**Document excerpt**

NIX in a nutshell

Mar 5, 2017

NIX logo Mentoring Organizations for GSoc’17 announced last week. I decided to contribute to INCF - NIX project this year. NIX DataFrame Support project idea seems interesting to me. As I’m already familiar with Pandas at first, I’ve got some idea how to implement that. But as soon as I started messing around NIX code it is starting to look a lot overwhelming, and a thought of changing project came into my mind :dizzy_face:. But after hours of banging my head on docs and code few things starting to make sense. I thought it would be better to write a small blog post on my experience explaining NIX :bowtie:. This blog only contains topics that are related to my project in some ways.

So, What is NIX

NIX (Neuroscience Information Exchange format) in a nutshell defines data models for storing data and metadata in one common format HDF5 (Hierarchical Data Format) in a standard schema predefined by NIX. NIX provide libraries in various languages to conveniently access and visualize the given data. There are other Data Formats for storing the data but due to NIX minimalistic, generic, yet expressive approach it is better from them in one or more ways :+1:. You can download example.h5 and open it with HDF5 Viewer for a better understanding of how data and metadata are stored in NIX.

HDF5 ?? Heard it for the first time :confused:

Yup me too!

HDF5 is a data model, library, and file format for storing and managing data. It supports an unlimited variety of datatypes, and is designed for flexible and efficient I/O and high volume and complex data. HDF5 is portable and is extensible, allowing applications to evolve in their use of HDF5.

The Hierarchical Data Format (HDF5) provides a flexible container that supports groups and datasets, each of which can have attributes. In many ways, HDF5 is similar to a directory structure in a file and, like directory structures, the same data can be structured and annotated in many ways. This flexibility empowers users to arrange information in a manner that make sense to them. So it just a format for storing information in an efficient way :relieved:. You can read more about it on HDF5 site.

**Exercise instructions**
- A) Translate this sentence from the NIX blog post into Spanish: "HDF5 is a data model, library, and file format for storing and managing data."
- B) Continue the NIX blog post from its last sentence.

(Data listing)
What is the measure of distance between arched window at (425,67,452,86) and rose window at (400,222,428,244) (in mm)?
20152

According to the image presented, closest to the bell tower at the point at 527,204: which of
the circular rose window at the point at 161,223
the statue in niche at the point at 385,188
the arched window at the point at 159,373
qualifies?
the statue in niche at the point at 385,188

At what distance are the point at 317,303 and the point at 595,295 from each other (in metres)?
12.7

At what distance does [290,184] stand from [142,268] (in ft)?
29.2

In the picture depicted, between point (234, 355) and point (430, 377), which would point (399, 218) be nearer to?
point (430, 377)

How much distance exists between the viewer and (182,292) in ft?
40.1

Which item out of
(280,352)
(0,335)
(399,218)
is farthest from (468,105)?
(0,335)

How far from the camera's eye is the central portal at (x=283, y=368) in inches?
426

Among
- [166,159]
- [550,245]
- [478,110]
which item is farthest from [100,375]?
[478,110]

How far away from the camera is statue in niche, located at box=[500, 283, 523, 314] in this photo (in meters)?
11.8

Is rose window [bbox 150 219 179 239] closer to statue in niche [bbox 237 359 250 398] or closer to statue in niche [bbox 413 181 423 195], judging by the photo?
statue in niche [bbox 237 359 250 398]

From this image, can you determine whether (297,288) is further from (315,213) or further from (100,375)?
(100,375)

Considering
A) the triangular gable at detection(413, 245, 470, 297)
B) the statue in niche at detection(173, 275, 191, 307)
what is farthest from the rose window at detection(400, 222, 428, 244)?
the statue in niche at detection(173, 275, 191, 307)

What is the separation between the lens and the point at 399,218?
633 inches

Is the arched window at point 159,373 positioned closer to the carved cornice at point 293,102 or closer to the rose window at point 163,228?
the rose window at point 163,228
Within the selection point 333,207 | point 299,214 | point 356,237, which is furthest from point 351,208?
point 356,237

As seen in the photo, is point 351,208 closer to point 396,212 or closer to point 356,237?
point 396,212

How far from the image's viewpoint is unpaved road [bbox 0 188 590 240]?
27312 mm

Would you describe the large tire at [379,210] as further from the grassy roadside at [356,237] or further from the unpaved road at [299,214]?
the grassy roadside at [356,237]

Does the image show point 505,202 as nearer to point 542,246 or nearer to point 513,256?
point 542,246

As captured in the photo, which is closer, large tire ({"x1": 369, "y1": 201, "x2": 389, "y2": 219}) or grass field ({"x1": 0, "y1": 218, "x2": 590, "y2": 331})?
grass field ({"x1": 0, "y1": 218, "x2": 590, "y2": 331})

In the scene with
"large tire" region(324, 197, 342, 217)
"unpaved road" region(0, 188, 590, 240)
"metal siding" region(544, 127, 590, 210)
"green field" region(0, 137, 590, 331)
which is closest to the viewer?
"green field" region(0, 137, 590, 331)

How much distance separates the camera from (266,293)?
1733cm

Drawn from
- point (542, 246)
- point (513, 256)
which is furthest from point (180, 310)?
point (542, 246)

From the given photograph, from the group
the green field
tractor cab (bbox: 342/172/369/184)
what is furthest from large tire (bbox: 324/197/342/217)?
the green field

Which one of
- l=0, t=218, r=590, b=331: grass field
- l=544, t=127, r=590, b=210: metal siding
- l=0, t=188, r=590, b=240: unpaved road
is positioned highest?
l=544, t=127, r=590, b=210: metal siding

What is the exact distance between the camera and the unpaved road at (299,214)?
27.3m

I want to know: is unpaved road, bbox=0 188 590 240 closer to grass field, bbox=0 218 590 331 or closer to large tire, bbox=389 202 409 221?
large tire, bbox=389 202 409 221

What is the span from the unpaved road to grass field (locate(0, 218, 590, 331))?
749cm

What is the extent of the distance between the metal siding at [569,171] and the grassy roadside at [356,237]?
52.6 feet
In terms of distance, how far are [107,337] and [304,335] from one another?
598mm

**Answers provided**
- A) HDF5 es un modelo de datos, una biblioteca y un formato de archivo para almacenar y gestionar datos.

- B)
Data Models

NIX avail various types of data models for storing data. Each of them has id, name, type and definition. Further, it assumes a central role in the linking between data and metadata. Few types of Data models are briefed below.

  • DataArray:

    DataArray stores data in an n- dimension array along with many physical properties.

  • Tag:

    Tags are used to annotate the data. Like events, one wants to mark.

  • Feature:

    Feature objects are used to attach further data to Tags than just references into the raw data. Like, details of a Tag.

  • Source:

    A Source entity describes the provenance of a DataArray or Tag.

  • Section:

    A Section entity allows linking an Entity to arbitrary metadata described in a Section.

  • Block:

    A Block is a top level grouping element for data objects that somehow are related to each other. It is a requirement that every data object has to be associated with one Block object.

  • Group:

    The Group establishes subgroups below the Block while entities can be part of multiple Groups. A Group can contain DataArrays, Tags, and MultiTags. It further allows linking to Sources and attaching metadata.

Here is an image of various Data Models in NIX, if that helps Data Models image For more info visit NIX Models Defination.

Whats Yo Project?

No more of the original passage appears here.